Please reproduce the lines below word for word, starting at the line that contains "What is the" and ending at the last line of the records.

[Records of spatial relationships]
┄┄┄┄┄┄┄┄┄┄

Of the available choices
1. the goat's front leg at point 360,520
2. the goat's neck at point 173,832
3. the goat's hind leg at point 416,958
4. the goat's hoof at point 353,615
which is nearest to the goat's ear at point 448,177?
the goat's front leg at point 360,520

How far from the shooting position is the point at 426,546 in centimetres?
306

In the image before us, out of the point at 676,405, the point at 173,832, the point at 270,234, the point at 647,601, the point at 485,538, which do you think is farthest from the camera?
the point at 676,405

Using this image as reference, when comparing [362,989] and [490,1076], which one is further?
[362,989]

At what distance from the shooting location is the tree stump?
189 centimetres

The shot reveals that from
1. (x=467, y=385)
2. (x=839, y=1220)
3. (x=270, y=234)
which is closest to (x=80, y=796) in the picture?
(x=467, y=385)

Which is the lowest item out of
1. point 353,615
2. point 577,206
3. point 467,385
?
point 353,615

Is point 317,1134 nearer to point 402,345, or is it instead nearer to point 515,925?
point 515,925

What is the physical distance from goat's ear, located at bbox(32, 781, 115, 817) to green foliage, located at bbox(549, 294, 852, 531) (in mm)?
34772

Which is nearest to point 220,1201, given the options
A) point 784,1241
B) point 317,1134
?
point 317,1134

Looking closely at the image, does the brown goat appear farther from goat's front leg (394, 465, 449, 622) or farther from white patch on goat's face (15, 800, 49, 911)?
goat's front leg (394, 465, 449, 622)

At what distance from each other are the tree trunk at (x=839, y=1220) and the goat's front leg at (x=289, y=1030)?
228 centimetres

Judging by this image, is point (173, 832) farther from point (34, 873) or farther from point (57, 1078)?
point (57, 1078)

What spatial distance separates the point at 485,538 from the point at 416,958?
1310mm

┄┄┄┄┄┄┄┄┄┄

Expected answer ->
What is the physical distance from goat's ear, located at bbox(32, 781, 115, 817) to green foliage, located at bbox(549, 294, 852, 531) (in mm)?
34772

Which is nearest to point 220,1201, given the options
A) point 784,1241
B) point 317,1134
?
point 317,1134

Looking closely at the image, does the brown goat appear farther from goat's front leg (394, 465, 449, 622) or farther from white patch on goat's face (15, 800, 49, 911)?
goat's front leg (394, 465, 449, 622)

At what distance from each other are the tree trunk at (x=839, y=1220) and the goat's front leg at (x=289, y=1030)?
228 centimetres

Judging by this image, is point (173, 832) farther from point (34, 873) or farther from point (57, 1078)?
point (57, 1078)

What spatial distance separates the point at 485,538 from the point at 416,958?
1310mm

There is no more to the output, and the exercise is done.